ISSUE DESCRIPTION ================= pygrub, the boot loader emulator, fails to quote (or sanity check) its results when reporting them to its caller. pygrub supports a number of output formats. When the S-expression output format is requested, putting string quotes and S-expressions in the bootloader configuration file can produce incorrect output. When the nul-delimited output format is requested, nul bytes in the bootloader configuration file can produce an ambiguous or confusing output file, which is interpreted by libxl in a vulnerable way. The existing bootloader config interpreters all read input in a line-based way from their bootloaders, and none of them support any kind of escaping.
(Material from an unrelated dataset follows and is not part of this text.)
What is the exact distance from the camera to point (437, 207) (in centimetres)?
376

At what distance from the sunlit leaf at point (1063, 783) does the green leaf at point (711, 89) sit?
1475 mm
So the newline-delimited output format is safe. The attacker can use this to cause the toolstack to treat any file accessible to the toolstack as if it were the guest's initial ramdisk file. The file contents are provided to the guest kernel; also, normally, these files are deleted by the toolstack as the guest starts to boot; alternatively they may be deleted later. IMPACT ====== A malicious guest administrator can obtain the contents of sensitive host files (an information leak). Additionally, a malicious guest administrator can cause files on the host to be removed, causing a denial of service. In some unusual host configurations, ability to remove certain files may be useable for privilege escalation. VULNERABLE SYSTEMS ================== Xen versions 2.0 and later are vulnerable. The vulnerability is only exposed to guests configured by the host administrator to boot using pygrub. In the xl and xm domain configuration file, this is typically achieved with bootloader="pygrub" On x86 this would typically apply only to PV domains. All systems using xl, libxl, or libvirt are vulnerable to pygrub-using guests. Systems using other (third-party) toolstacks may or may not be vulnerable, depending on whether pygrub is configured, and what pygrub output format they use. Please consult your toolstack provider. MITIGATION ========== Configuring guests not to use pygrub will avoid the vulnerability. For x86 PV guests currently using pygrub, booting the guest as HVM is often a practical option to avoid pygrub. External References: http://xenbits.xen.org/xsa/advisory-198.html Acknowledgements: Name: the Xen project Upstream: Daniel Richman (the Cambridge University Student-Run Computing Facility), Gábor Szarka (the Cambridge University Student-Run Computing Facility)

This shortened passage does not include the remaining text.